Investigation number: AO-2016-051
Investigation status: Active
 
[Image: progress_1.png] Summary
The ATSB is investigating a smoke event involving a Qantas Airbus A380, VH-OQD, en route to Dallas/Fort Worth Airport, United States, on 16 May 2016.

During cruise, smoke was detected in the cabin. It was subsequently determined that a mobile phone battery was the source of the smoke.

As part of the investigation, the ATSB will gather information from the aircraft operator.
A report will be released within several months.
 
General details

Date: 16 May 2016
 
Investigation status: Active
 
Time: 15:35 UTC
 
Investigation type: Occurrence Investigation
 
Location   (show map): 3,000 km WSW of Dallas/Fort Worth Airport, USA
 
Occurrence type: Smoke
 
State: International
 
Occurrence category: Serious Incident
 
Report status: Pending
 
Highest injury level: None
 
Expected completion: Sep 2016 
 
Aircraft details

Aircraft detailsAircraft manufacturer: Airbus
 
Aircraft model: A380-842
 
Aircraft registration: VH-OQD
 
Serial number: 0026
 
Operator: Qantas
 
Type of operation: Air Transport High Capacity
 
Sector: Jet
 
Damage to aircraft: Nil
 
Departure point: Sydney, NSW
Destination: Dallas, USA
 
 
 
[Image: share.png][Image: feedback.png]

Last update 19 May 2016
   
Oh it was just another 'smoke' event courtesy of a mobile phone - "..nothing to see here move along.." - hmm...so why a 'serious incident'??
ICAO definition of a 'serious incident':
Quote:Serious incident. An incident involving circumstances indicating that an accident nearly occurred.

Note 1.— The difference between an accident and a serious incident lies only in the result.
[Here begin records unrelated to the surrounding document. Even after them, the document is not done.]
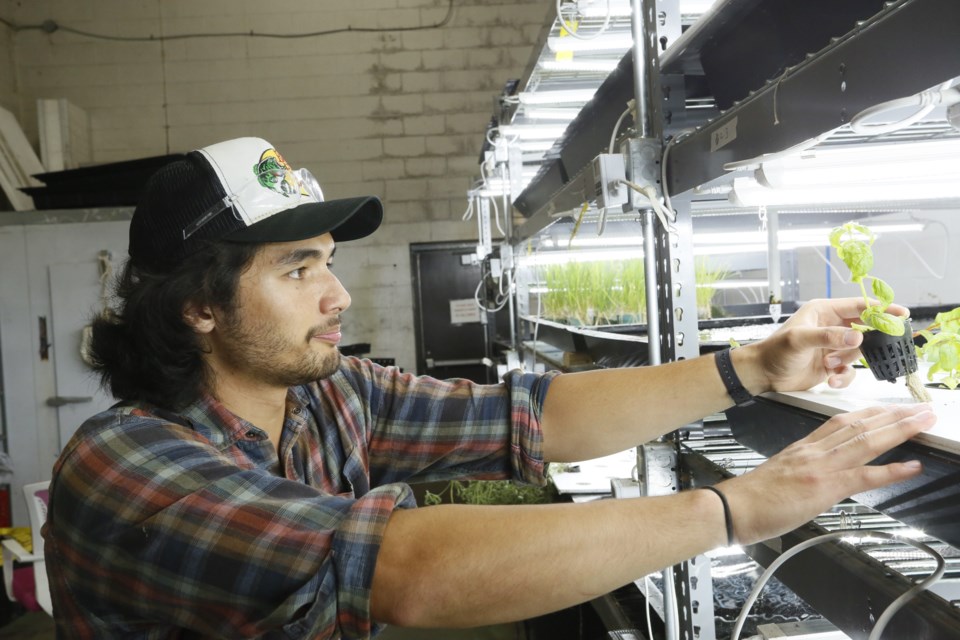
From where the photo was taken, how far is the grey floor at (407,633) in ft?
12.0

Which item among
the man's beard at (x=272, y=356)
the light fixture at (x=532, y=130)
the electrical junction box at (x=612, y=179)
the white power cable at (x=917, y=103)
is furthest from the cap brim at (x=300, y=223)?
the light fixture at (x=532, y=130)

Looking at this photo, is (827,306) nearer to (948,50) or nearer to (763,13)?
(763,13)

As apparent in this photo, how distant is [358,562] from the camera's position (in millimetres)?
801

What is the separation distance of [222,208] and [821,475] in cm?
96

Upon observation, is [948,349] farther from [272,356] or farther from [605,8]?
[605,8]

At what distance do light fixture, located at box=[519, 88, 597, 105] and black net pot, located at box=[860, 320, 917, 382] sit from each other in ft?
5.30

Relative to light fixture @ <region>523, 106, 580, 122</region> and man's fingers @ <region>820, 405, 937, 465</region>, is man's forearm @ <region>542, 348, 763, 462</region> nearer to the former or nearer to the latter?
man's fingers @ <region>820, 405, 937, 465</region>

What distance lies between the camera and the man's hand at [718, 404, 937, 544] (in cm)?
76

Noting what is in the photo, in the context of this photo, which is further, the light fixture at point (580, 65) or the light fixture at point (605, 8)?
the light fixture at point (580, 65)

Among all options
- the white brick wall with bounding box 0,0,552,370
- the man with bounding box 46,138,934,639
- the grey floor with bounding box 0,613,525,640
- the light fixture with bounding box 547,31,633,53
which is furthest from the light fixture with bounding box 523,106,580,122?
the white brick wall with bounding box 0,0,552,370

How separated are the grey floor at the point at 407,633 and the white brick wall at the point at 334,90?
303cm

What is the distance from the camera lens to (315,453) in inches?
54.9

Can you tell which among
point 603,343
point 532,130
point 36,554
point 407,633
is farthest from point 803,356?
point 407,633

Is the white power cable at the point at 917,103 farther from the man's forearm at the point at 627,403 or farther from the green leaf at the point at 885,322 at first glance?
the man's forearm at the point at 627,403
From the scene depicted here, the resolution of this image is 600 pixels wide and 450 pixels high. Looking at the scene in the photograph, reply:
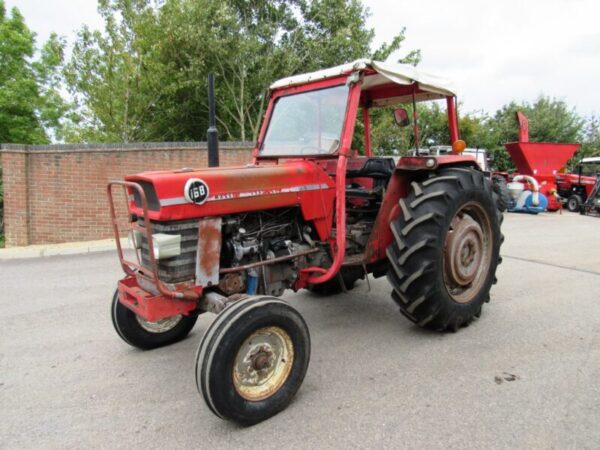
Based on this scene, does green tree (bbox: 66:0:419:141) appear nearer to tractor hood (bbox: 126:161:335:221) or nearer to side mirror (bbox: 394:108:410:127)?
side mirror (bbox: 394:108:410:127)

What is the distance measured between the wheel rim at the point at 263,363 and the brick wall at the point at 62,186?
805cm

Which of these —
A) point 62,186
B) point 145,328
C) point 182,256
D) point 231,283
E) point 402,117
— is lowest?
point 145,328

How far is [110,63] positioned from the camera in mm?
12422

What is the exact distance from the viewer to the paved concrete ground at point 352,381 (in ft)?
8.29

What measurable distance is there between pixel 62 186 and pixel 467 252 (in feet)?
28.4

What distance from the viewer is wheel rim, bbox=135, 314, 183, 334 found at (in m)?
3.60

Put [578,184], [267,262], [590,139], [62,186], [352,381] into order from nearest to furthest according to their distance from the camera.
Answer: [352,381] → [267,262] → [62,186] → [578,184] → [590,139]

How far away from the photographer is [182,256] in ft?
9.55

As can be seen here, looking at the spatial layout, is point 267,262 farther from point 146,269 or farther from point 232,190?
point 146,269

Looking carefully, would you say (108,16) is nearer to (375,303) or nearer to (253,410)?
(375,303)

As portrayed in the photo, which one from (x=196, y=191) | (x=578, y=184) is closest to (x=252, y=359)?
(x=196, y=191)

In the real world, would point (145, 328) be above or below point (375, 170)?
below

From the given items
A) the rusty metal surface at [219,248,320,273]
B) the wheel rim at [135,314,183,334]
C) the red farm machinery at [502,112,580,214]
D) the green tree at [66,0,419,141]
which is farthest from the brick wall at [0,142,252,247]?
the red farm machinery at [502,112,580,214]

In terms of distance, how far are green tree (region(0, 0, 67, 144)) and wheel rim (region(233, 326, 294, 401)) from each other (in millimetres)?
17552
Note 2.— Examples of serious incidents can be found in Attachment C of Annex 13 and in the Accident/Incident Reporting

Manual
(Doc 9156).

Oh but that's right the ATSB has a notified difference on the definition of a serious incident - see MH370: ATSB & the search for IP going global :

Quote:Forwarding

4.1 The State of Occurrence shall forward a notification of an accident or serious incident with a minimum of delay and by the most suitable and quickest means available to:

....e) the International Civil Aviation Organization, when the aircraft involved is of a maximum mass of over 2 250kg.

& also..Pg 5. Ch 5 - 5.1.1 to 5.4

"..Australia may not institute an investigation into all foreign or Australian-registered aircraft involved in serious incidents. Decisions on whether a particular serious incident will be investigated will depend on resources and the likely benefit to future safety..."

There are many examples of where the ATSB has defined on their database a 'serious incident', that has subsequently escaped being forwarded to the ICAO international accident & serious incident database (e.g. LOSA or BOS incidents).

There has also been several cases where a 'serious incident', as defined by the ATSB, has subsequently had no investigation initiated, even under the ICAO definition the ATSB would have been obliged to do so... [Image: dodgy.gif]    

Too confused to comment - Confused
Reply
#60

Has ET claimed another aircraft? It’s a sneaking suspicion which keeps popping up in the back of my conscious. I know most think that by ET I mean the Extra Terrestrial movie star; and, I’ll own that I was quite happy for that notion to exist, but it’s not what I meant.

Electronic Transmogrification (ET) in the form of ‘virus’ or corrupt data creating problems is much more believable than some of the complex ‘conspiracy’ theories floating about. You can, without to much trouble have your computer ’infected’ and made useless; your ‘details’ and identity can be stolen, government and industries spend millions, if not billions on computer security. The ‘Black hats’ demonstrated a couple of years back that ‘aeronautical’ systems can be ‘hacked’.

So I arrive at the parallels between MH 370 and MS 804 and a ‘what if’ question which, IMO, needs an answer. This is not a ‘theory’ which I will defend to the death; just a simple, stray notion which intrigues me in quiet moments. What say you?